Im afraid I'm not following you re:  bromine losing "strength".  when it  kills bad guys,  hypobromous acid returns to the combination of some byproducts of oxidation and sodium bromide salts, the latter of which is then reactivated next time you add an oxidizer (such as dichlor or MPS).  the lunch isn't entirely free, and its always a good idea to oxidize from time to time with a non-chlorine compound (like MPS) because that will go after the 'some byproducts' piece of the equation. 

so -- does bromine actually "disappear" after a while?  well ---  hypobromous acid (the bromine sanitizer) will get converted back to sodium bromide salts, with some imperfect losses.  in that sense it "disappears" until it is oxidized again, into hypobromous acid.  
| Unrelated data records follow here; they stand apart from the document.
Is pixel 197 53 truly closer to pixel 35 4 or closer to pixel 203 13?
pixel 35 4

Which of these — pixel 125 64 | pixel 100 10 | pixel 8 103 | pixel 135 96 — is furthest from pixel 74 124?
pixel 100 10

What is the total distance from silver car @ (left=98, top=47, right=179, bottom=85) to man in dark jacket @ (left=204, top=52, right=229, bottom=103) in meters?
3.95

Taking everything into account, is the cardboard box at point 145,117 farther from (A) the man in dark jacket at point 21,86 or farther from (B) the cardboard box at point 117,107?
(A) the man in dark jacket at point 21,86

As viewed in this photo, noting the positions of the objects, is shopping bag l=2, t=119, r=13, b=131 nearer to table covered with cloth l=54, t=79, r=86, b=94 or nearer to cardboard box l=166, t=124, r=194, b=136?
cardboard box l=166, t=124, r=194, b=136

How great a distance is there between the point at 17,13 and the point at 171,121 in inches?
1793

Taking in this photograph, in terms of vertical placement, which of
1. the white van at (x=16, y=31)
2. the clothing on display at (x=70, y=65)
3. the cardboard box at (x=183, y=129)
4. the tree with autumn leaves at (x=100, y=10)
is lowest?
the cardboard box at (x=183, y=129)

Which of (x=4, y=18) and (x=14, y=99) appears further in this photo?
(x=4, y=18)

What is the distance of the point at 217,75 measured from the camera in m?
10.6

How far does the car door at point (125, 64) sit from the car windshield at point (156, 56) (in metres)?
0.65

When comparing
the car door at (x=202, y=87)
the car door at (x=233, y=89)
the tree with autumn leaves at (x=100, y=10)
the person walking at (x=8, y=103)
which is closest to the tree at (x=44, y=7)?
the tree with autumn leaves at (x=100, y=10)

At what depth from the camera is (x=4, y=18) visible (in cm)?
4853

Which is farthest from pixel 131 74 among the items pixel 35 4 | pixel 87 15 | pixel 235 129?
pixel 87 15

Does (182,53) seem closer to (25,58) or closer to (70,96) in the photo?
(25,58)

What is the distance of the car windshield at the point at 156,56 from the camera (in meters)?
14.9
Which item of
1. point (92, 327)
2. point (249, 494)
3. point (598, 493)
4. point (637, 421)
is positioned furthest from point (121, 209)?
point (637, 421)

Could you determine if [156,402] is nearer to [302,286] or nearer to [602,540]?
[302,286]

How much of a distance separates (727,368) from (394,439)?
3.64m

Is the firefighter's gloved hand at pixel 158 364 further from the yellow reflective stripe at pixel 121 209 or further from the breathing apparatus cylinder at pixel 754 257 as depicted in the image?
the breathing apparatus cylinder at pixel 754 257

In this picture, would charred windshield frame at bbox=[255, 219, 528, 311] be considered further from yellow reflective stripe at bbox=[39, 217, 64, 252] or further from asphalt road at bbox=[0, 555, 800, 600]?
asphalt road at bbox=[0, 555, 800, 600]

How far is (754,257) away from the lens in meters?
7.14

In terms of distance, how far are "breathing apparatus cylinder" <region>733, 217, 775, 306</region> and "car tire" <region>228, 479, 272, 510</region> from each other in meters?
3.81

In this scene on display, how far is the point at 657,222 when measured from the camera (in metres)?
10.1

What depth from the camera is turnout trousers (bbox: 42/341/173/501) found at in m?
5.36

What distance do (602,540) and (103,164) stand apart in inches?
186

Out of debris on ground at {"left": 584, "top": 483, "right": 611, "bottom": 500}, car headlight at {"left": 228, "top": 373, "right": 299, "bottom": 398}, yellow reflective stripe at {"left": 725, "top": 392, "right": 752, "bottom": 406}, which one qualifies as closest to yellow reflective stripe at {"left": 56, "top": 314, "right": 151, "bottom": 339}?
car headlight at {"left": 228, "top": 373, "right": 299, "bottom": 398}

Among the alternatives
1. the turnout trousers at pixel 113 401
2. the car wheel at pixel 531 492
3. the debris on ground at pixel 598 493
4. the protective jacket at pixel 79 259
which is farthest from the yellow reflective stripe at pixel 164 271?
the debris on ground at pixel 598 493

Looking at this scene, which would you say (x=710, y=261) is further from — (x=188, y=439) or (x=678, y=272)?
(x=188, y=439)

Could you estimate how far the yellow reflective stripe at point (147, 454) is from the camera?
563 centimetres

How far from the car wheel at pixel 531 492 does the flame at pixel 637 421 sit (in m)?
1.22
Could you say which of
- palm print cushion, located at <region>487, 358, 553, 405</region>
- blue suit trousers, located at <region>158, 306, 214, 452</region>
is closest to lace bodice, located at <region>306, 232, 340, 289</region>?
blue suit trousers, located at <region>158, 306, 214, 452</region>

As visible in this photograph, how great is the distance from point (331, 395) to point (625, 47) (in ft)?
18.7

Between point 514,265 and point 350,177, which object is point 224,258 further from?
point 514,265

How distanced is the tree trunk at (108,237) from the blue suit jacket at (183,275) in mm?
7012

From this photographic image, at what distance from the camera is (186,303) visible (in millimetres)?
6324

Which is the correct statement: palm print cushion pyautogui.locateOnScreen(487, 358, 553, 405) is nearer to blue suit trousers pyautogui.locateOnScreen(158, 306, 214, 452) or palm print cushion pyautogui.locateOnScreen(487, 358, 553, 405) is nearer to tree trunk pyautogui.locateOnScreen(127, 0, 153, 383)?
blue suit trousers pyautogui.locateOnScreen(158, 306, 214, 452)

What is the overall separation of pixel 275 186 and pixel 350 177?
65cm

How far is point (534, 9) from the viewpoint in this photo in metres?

does bromine "loose strength":  well just like its hypochlorous acid cousin, , hypobromous acid (the bromine sanitizer) gets consumed when it attacks bad guys, and thats why sanitizer levels go down.  Probably the expression "bromine looses strength" could refer to the fact that the sodium bromide bank can become depleted --- which is why we start with a big one 🙂.  as a matter of practicality I have never encountered this problem throughout the useful drain interval of a bromine spa.  And in fact is so easy to fix its just not a "thing" in my mind -- its just sodium bromide.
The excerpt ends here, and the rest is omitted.